Es curiosa la evolución que ha ido experimentando mi capacidad de expresión a lo largo de los años. En los primeros estadios de mi vida lo máximo que atinaba a comunicar eran mis sensaciones inmediatas, parcas pero sinceras: «Pierdo fuerza». Conforme creciera el intelecto que reconoce causas junto con la experiencia acumulada, haría germinar en mí una nueva coordenada, la dimensión de futuro: «Pierdo fuerza porque padezco una enfermedad que con los años me irá debilitando cada vez más»; hasta que, finalmente, he llegado a desarrollar incluso unas ciertas dotes de clarividencia y de telepatía que me permiten saber, con un alto índice de acierto, qué es lo que esta persona está pensando en esos momentos, o cuál será la reacción que tendrá, de entre las cincuenta y cuatro posibles, después de haber escuchado mis palabras, y por ende estar preparado para responder, previsor, a la pregunta crucial a la que sin duda tarde o temprano sus cavilaciones le llevarán:
—No, no se puede hacer nada —le anuncio, intuyendo lo extremadamente difícil que le resultará deglutir una aseveración tan contundente. «Parece imposible que con los avances médicos que hay no se pueda hacer nada», pensará, seguro, si es de aquéllos que han vivido durante toda su existencia entre unos plácidos márgenes sin incidentes, por lo que no han podido vacunarse contra las tercianas del infantilismo que les hace creer que todo está controlado y estructurado, y que para cada problema, al menos para los que vivimos en el primer mundo, existe una solución.
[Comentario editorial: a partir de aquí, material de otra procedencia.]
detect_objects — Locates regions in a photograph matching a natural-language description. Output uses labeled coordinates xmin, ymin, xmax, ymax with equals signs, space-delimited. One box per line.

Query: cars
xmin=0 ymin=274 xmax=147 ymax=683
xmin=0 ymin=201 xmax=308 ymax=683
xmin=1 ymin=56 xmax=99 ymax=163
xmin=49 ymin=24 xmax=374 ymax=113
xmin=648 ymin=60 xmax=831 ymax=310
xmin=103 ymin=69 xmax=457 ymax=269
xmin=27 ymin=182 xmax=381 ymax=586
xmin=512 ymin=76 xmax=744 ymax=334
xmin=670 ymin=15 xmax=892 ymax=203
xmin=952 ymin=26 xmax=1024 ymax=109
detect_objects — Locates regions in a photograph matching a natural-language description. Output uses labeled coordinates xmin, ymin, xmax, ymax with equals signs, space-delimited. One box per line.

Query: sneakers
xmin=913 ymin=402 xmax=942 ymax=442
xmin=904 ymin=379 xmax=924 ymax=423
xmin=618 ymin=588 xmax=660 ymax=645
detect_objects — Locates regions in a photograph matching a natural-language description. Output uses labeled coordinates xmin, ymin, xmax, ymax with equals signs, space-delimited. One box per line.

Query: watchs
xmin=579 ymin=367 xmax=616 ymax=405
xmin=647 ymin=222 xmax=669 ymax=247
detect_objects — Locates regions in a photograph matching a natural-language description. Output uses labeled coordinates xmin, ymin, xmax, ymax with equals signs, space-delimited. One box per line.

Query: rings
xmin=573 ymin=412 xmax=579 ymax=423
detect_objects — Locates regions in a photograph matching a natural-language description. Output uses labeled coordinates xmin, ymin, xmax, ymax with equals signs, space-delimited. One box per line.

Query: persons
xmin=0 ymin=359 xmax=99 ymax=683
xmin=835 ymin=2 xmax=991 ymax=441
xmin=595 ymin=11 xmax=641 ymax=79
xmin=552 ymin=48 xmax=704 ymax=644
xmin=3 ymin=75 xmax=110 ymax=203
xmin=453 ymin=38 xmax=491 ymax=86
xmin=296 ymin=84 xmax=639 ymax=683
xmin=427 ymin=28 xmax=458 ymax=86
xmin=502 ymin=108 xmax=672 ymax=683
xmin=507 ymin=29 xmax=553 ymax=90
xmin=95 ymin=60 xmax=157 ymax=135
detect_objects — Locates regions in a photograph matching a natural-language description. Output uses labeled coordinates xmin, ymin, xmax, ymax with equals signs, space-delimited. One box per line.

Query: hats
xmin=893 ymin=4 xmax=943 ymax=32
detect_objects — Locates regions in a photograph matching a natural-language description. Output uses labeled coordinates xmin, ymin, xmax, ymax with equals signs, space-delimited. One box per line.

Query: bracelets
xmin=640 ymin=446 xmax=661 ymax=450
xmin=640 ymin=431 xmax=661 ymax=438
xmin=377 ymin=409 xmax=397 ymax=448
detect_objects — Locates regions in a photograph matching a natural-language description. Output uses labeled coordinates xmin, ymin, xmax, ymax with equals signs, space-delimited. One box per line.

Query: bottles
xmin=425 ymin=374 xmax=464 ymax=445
Este remedio puede ser más o menos fácil o difícil de obtener, caro o barato, de tratamiento largo y doloroso o corto e inodoro; puede provenir de fuentes avaladas por la máxima autoridad científica o de los sumideros de la taumaturgia alternativa, pero siempre, siempre, cada dolencia tiene que venir etiquetada con un tanto por ciento de posibilidades de curación, tiene que tener su correspondiente cura potencial, por mínima que sea. Lo contrario sería inconcebible. De no ser así, si la etiqueta se hubiera extraviado o apareciese impresa en ella el cero como única esperanza terapéutica, el pedestal en el que tiene depositada su seguridad se tambalearía, y se desparramaría por el suelo el vómito nauseabundo del pánico que iría tiñendo su prejuicio inmaculado mantenido hasta entonces que sostenía que vivíamos en un mundo casi redondo, con antídotos a medida.
Sería algo demasiado impactante. Como descubrir que la casa impoluta encubre también nidos de podredumbre en su sótano; como el ciego de toda la vida que al recobrar la vista desfallece ante la profusión de colorido que le avasalla; o como aquél que, encumbrado al edén por la droga psicodélica, sucumbe irremisiblemente en la áspera realidad al acabársele el efecto de la dosis.
—No, no hay ningún tratamiento —concluyo, recalco, y soy consciente de que lo que le he dicho le habrá teletransportado brevemente hasta inusitados parajes de la vida furtiva, incognoscible; pero también sé que yo ya no puedo hacer nada más: ahora depende de él, de la capacidad que tenga para controlar su miedo y acercarse o, de lo contrario, volver a echar tierra sobre sus ojos y relegarme al «desván de las cosas que no queremos ver», de donde nunca debería de haber salido para perturbar su paz.